Starting with the line that contains "Caramel Apple Upside-Down", repeat each line exactly through the final line of the listing. No picture should appear in the copy.
+++ Information shown +++
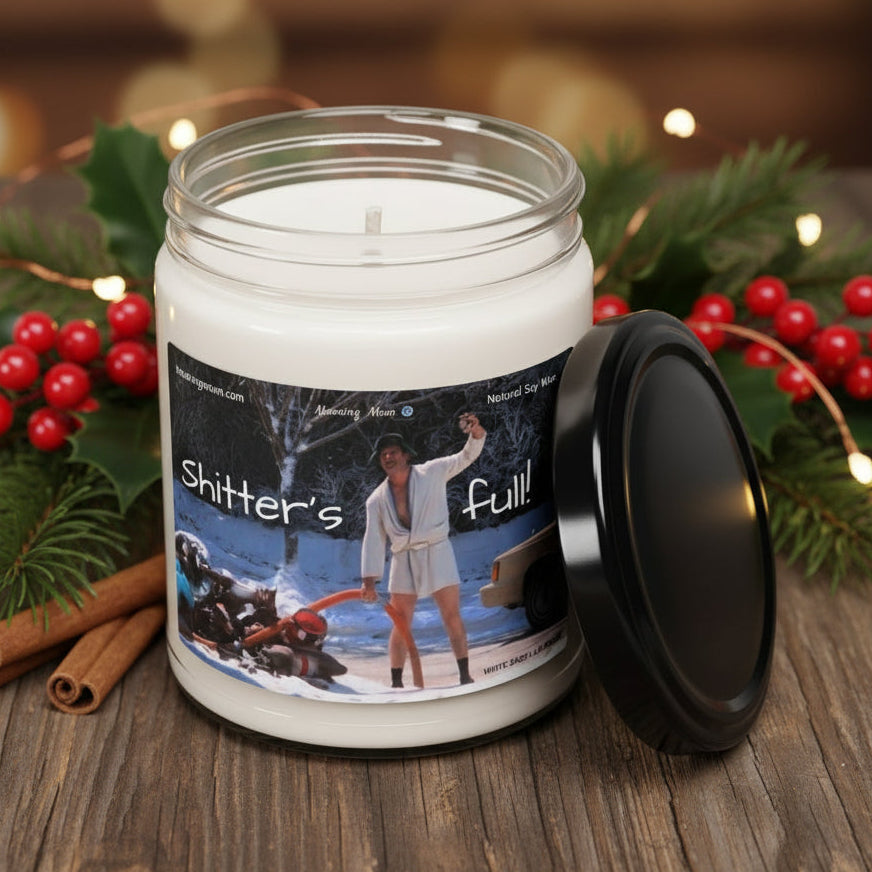 Shitter's Full Non-Toxic Soy Candle, 9oz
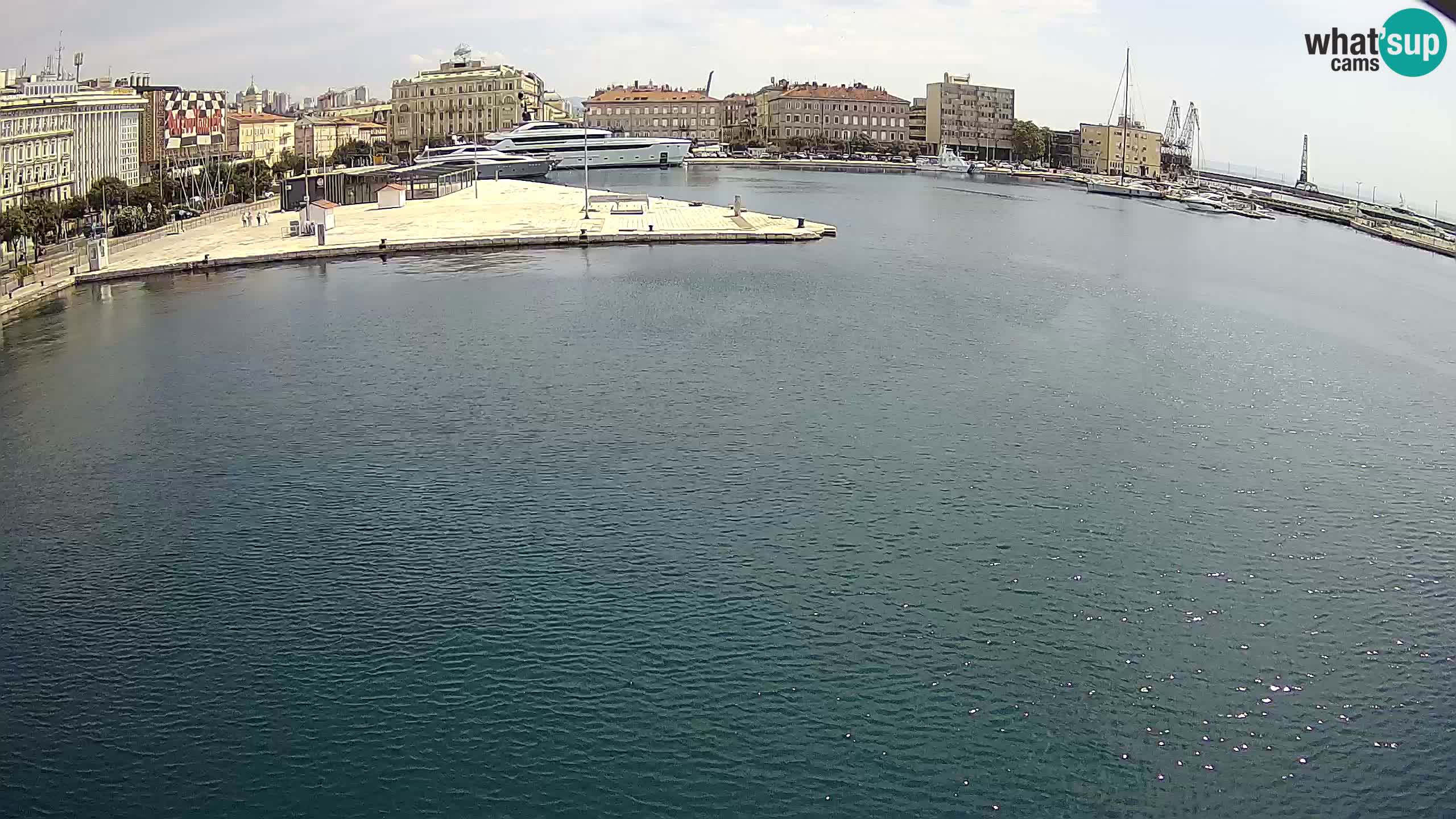 Rijeka – Botel Marina web kamera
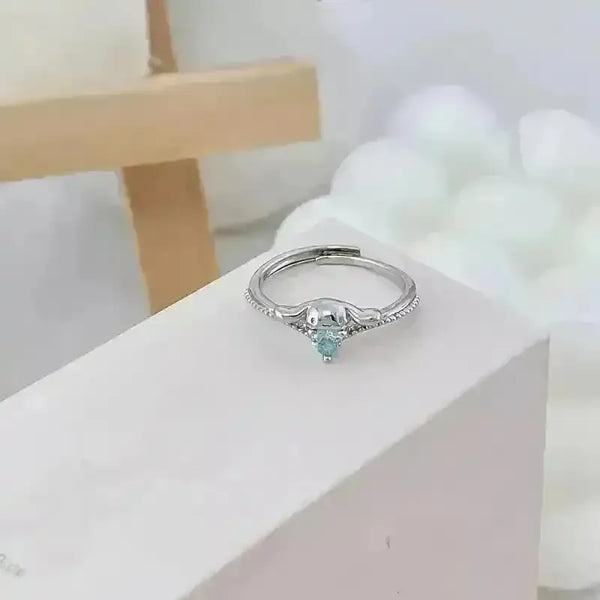Cinnamoroll Heart of the Ocean Ring - Bear Hugs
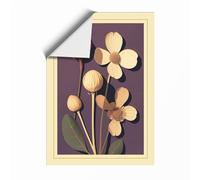 Study in Contrast Botanical Unframed Wall Art Print A3 (42×29.7cm), Wall Decor for Living Room, Bedroom, Office & Home, Art Gift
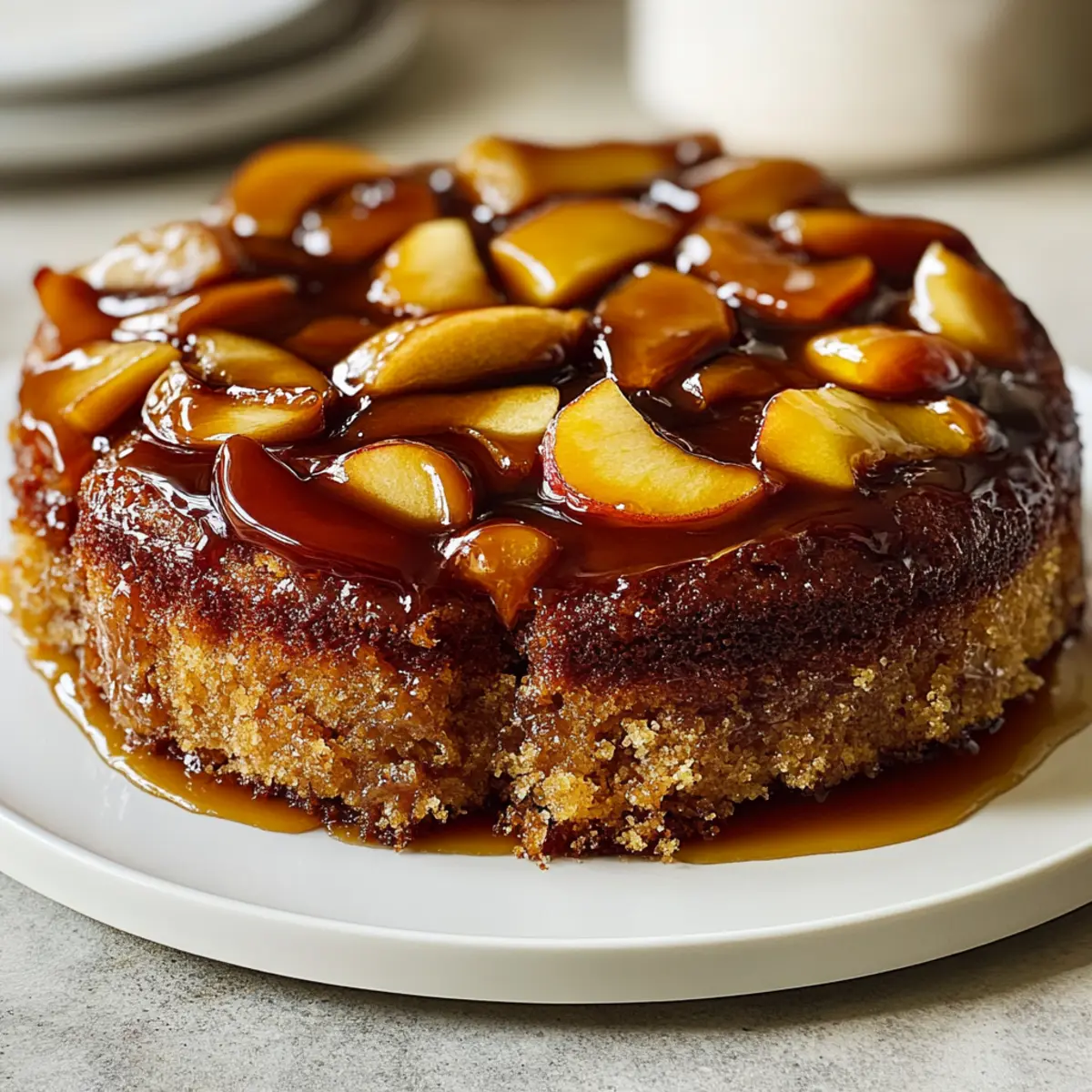 Caramel Apple Upside-Down Cake for Cozy Fall Evenings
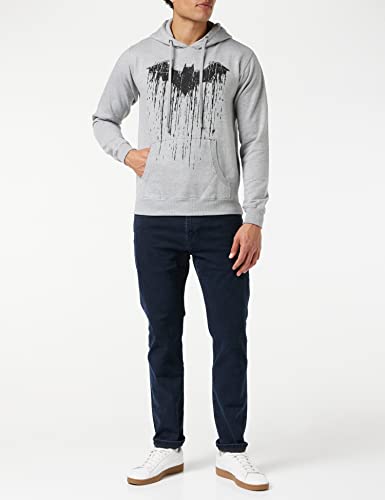 DC Comics Men's Batman Paint Hoodie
+++
Solved exercise:
 Caramel Apple Upside-Down Cake for Cozy Fall Evenings
 DC Comics Men's Batman Paint Hoodie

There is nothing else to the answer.